TASK BRIEF: Scan the material and copy out each line where the word "Normative" occurs.

EXERCISE MATERIALS:
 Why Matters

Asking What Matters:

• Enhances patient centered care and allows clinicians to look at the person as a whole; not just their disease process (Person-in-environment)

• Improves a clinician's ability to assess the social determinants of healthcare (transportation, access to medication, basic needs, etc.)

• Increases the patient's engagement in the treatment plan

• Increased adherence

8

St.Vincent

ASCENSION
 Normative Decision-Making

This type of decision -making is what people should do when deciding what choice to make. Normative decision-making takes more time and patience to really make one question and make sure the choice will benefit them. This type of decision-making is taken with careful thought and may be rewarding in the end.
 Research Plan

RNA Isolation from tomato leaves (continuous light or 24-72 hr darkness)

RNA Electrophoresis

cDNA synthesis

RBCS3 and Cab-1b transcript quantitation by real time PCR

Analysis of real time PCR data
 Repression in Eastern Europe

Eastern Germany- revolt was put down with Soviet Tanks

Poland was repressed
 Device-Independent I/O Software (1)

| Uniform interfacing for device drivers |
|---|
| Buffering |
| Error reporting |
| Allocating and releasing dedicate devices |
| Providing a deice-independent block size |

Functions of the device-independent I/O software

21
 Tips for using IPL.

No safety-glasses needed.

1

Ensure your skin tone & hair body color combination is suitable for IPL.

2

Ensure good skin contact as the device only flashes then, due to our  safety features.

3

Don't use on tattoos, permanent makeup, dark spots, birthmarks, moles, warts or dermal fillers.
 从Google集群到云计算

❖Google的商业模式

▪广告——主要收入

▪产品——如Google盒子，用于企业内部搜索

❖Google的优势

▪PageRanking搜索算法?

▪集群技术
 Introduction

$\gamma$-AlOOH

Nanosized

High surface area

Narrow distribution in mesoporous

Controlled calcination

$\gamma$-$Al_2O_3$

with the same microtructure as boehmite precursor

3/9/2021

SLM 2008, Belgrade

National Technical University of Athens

SOLUTION FOR THIS TASK:
 Normative Decision-Making
This type of decision -making is what people should do when deciding what choice to make. Normative decision-making takes more time and patience to really make one question and make sure the choice will benefit them. This type of decision-making is taken with careful thought and may be rewarding in the end.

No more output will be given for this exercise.